For fans of Jo Nesbø the novel Knife has been long awaited. It´s the 12th instalment in the series starring investigator Harry Hole at the Norwegian police. Following the dramatic ending of the last volume, Knife sees Harry Hole waking up with an insufferable hangover, his hands and clothes covered in blood and no memory of what has happened. Rakel – the only woman he’s ever loved – has left him for good and his personal life is a disaster. Besides, a serial rapist and murderer that Harry arrested years ago, has newly been released from prison and is back on the streets. This time Harry has to come face to face with an old, deadly enemy, but also to deal with his own darkest personal challenge yet. It´s a violent and heartbreaking story.

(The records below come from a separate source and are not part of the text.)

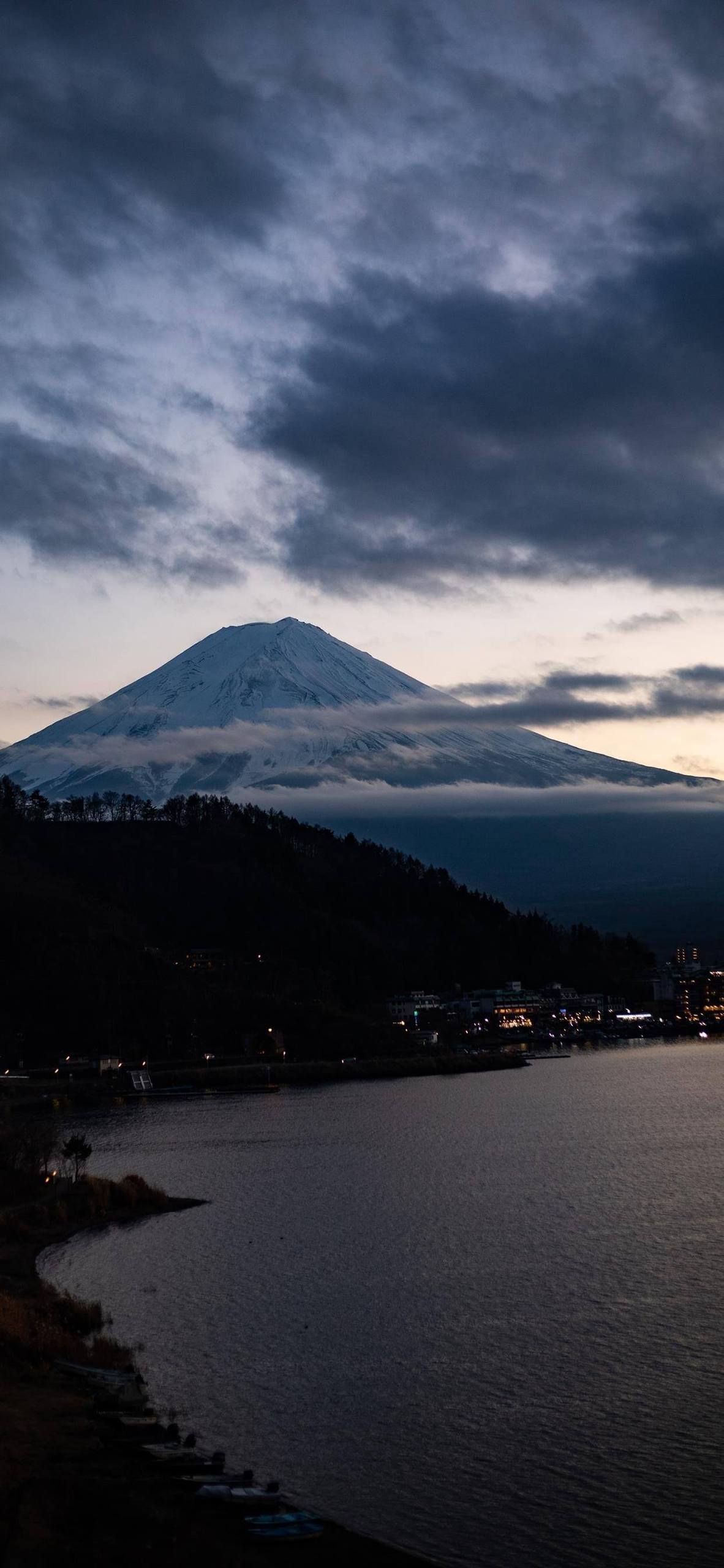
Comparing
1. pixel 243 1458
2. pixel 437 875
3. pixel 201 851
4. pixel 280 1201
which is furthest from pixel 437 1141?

Knife has all the characteristics, that have made Jo Nesbø an internationally bestselling author. It is long and has a complex and multilayered plot, a great number of characters and an abundance of unexpected twists and turns. As a reader you have to be alert and focus intensely in order to notice and remember all the intricate details and loose ends, that skillfully are pulled together and explained in the end. As usual Jo Nesbø gladly deepens his stories and discuss ethical issues like what it takes to kill a man and how it changes you forever. It´s a demanding book, but the reward is plentiful and you won´t be able to lay it down before the last page.
Nesbø´s lead character has become legendary in the world of crime fiction, an anti-hero that has been fascinating millions of readers. Harry Hole is a brilliant cop with high moral standards and a pronounced sense of justice, but he is also an alcoholic with a lot of personal demons to fight. He hates authorities and always goes his own way, which sometimes make him a danger to himself or to those around him. He is a classic Nordic Noir figure, a stubborn investigator addicted to his work and to justice, but at the same time a fragile human being with a lot of shortcomings. And you cannot help feeling for him.
Knife can absolutely be read as a stand-alone, but I would recommend to start, if not from the beginning, with Redbreast, which is a really really good starting point, or at least with The Snowman, which is one of the most creepy ones in the series. Otherwise Crime Fiction Lover has written A Guide to Harry Hole with resumés of all the parts in the series.